The Marianne product family was joined in the 1970s by the toffee-filled Marimint (now known as Marianne Toffee) and the orange-flavoured AnneMari, which was later renamed Marianne Appelsiini. Nowadays it has become only one flavour variation in the mixed bag Marianne Mix, which is produced for Christmas season and travel retail.

Fazer bought Chymos in 1993 and Marianne became part of its product line. Marianne was one of the products Fazer especially wanted, because it had established itself well both in Finland and elsewhere in Europe. According to Fazer, Marianne is a combination of "the Russian candy tradition and the French taste". The annual production of the original Marianne candy in Lappeenranta in 1.4 million kilograms.

==Marianne products==
In 2000, Marianne Light sweetened with xylitol instead of sugar and Marianne drops were introduced. Marianne drops came in three different packagings: a small box, a bag of 150 grams and a box of 200 grams for travel retail. A bakery product called Marianne Crush was introduced in 2003.

In 2006, the Marianne Snacks chocolate bar and loose candy were introduced, followed by a Marianne liquorice bar in 2009. A Marianne Mix box containing Marianne candies with traditional, toffee-filled and orange-flavoured Marianne candies is available at Christmas time and for travel retail.

Fazer has expanded the Marianne product line to new products.
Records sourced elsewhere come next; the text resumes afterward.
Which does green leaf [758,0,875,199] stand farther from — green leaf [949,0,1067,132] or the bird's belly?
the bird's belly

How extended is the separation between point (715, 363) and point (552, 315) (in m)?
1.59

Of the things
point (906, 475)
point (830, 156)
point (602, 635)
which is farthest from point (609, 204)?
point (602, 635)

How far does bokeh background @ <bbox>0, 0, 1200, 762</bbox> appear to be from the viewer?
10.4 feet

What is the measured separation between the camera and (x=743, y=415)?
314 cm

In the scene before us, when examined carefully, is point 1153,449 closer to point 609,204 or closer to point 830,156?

Fazer's Kismet chocolate bars are available with Marianne filling. In autumn 2013, coffee-flavoured Marianne Café candies and Marianne biscuits were introduced. The Fazer product line also includes Marianne cake rolls and Marianne muffins. Nestlé also produces Marianne ice cream.

The Marianne park was opened in Lappeenranta near the Chymos factory in 2013. It is maintained by the city of Lappeenranta and Fazer.